====== MATERIAL SHOWN

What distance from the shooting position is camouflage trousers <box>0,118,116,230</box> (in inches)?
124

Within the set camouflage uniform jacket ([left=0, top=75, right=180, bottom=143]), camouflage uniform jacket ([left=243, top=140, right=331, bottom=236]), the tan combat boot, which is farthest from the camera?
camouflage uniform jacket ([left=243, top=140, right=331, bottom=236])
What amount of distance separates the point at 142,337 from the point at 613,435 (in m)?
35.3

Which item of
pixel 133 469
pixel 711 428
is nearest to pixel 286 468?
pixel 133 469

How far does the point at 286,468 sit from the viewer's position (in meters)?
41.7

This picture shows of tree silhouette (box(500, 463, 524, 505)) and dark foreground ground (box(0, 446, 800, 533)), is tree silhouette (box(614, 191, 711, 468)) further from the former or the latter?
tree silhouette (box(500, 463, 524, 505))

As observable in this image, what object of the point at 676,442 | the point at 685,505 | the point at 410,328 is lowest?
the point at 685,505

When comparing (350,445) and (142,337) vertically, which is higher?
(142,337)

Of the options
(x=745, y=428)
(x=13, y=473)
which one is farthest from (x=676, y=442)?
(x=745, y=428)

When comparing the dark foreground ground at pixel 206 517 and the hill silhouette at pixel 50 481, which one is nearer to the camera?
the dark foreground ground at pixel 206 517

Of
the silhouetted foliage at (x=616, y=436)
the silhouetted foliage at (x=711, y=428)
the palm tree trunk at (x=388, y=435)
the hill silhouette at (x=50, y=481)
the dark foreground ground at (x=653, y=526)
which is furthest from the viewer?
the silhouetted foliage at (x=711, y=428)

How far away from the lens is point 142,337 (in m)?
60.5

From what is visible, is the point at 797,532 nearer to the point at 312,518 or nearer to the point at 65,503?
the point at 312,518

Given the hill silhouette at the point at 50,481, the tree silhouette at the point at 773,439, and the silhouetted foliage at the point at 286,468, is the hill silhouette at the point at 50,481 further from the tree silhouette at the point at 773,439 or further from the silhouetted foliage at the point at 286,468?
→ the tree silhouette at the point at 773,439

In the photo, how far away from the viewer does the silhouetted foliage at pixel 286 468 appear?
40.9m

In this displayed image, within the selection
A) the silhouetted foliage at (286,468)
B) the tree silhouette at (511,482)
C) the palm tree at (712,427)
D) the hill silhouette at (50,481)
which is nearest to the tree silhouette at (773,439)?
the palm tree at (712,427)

============

### [GOAL]
Copy the lines word for word, starting at the line that contains "In this displayed image, within the selection" and continuing through the last line.

### [RESULT]
In this displayed image, within the selection
A) the silhouetted foliage at (286,468)
B) the tree silhouette at (511,482)
C) the palm tree at (712,427)
D) the hill silhouette at (50,481)
which is nearest to the tree silhouette at (773,439)?
the palm tree at (712,427)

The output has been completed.